§ WHAT TO WORK ON: Please render the stretch from the line containing "Is pixel 43" through the line containing "12594 millimetres" as a Markdown table with the columns No. and Line, numbering each row and leaving out blank lines.

(Questions on scene geometry)
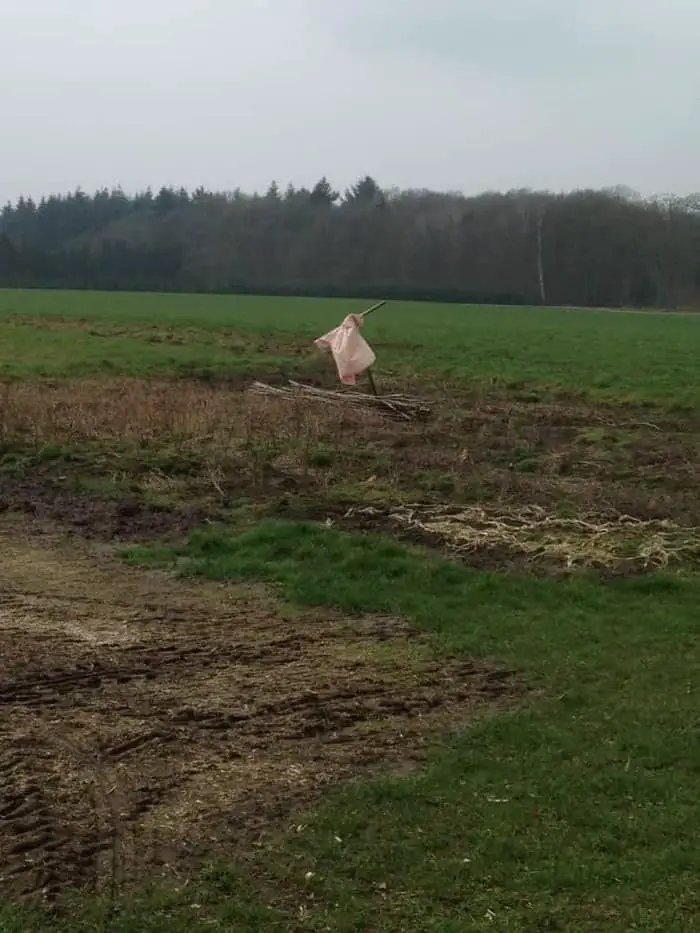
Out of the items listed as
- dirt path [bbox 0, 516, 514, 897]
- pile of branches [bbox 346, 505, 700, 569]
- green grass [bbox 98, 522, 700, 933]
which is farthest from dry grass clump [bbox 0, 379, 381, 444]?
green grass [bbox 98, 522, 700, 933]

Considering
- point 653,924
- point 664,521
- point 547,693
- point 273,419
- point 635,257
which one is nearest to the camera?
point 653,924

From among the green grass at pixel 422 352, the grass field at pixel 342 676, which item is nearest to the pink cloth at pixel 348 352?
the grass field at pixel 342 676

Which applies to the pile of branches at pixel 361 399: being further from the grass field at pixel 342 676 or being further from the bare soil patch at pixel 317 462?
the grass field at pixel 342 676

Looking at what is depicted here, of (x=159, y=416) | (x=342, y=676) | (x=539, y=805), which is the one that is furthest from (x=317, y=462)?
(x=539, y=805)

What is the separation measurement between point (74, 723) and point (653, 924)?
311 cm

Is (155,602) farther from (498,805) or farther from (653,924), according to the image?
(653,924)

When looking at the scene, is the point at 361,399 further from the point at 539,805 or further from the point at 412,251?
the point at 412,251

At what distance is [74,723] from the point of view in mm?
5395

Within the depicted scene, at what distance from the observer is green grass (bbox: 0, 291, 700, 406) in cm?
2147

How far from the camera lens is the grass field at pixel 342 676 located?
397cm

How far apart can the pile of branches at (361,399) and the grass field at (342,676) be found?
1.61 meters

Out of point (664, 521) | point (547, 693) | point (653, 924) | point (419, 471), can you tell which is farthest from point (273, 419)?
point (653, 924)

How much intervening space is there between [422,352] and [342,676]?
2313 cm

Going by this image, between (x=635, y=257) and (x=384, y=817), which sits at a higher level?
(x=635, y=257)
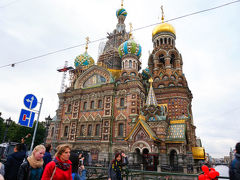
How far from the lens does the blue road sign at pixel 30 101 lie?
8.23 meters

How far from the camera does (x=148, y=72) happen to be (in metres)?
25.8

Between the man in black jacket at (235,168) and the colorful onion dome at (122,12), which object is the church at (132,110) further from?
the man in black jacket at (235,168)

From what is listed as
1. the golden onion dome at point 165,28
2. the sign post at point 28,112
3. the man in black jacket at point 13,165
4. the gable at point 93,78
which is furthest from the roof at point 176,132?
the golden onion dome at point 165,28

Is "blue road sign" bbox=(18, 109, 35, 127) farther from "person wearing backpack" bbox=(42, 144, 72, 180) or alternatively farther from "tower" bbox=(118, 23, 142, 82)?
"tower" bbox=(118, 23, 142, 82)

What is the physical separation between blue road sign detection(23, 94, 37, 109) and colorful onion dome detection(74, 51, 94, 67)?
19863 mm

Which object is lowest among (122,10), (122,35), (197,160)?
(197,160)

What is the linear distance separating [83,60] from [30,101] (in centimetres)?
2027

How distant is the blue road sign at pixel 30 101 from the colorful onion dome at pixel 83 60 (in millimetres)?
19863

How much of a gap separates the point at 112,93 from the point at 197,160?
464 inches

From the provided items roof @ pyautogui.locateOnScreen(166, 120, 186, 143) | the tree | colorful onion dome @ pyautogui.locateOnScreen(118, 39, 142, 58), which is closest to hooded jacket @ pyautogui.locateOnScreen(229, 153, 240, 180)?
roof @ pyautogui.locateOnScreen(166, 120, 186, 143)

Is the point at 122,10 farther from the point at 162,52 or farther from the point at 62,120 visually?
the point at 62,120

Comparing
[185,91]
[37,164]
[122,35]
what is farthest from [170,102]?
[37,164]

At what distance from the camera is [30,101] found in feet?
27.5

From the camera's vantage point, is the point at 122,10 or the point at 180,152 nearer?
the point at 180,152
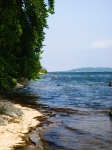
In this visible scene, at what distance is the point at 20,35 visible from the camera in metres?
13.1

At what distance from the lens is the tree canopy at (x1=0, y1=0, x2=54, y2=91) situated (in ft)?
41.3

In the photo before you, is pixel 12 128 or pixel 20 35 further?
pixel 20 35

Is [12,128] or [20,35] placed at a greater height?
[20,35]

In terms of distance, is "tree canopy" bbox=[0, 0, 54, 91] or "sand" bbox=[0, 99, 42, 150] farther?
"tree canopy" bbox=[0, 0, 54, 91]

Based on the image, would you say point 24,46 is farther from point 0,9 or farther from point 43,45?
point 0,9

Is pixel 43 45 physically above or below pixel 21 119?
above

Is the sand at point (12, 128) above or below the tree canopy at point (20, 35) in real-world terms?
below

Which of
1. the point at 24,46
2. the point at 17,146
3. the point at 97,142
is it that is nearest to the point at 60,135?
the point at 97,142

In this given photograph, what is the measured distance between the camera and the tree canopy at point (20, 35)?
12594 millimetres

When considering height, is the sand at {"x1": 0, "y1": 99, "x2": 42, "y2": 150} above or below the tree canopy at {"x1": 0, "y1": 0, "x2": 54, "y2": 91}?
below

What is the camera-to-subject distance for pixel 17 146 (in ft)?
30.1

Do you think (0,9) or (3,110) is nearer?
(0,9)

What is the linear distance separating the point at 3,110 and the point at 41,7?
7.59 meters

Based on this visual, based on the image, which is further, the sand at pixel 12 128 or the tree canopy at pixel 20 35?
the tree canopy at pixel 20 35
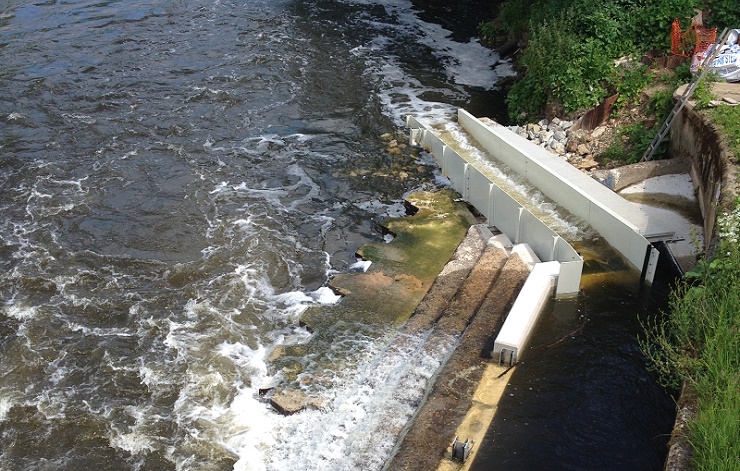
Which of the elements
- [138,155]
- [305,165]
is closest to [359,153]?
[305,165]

§ WRITTEN ANSWER:
| No. | Line |
|---|---|
| 1 | Is pixel 43 45 physically above or below pixel 21 119? |
| 2 | above |
| 3 | Is the sand at point (12, 128) above or below the tree canopy at point (20, 35) in real-world terms? |
| 4 | below |
| 5 | Which of |
| 6 | 1. the point at 24,46 |
| 7 | 2. the point at 17,146 |
| 8 | 3. the point at 97,142 |
| 9 | is it that is nearest to the point at 60,135? |
| 10 | the point at 97,142 |
| 11 | In this given photograph, what is the measured distance between the camera and the tree canopy at point (20, 35)? |
| 12 | 12594 millimetres |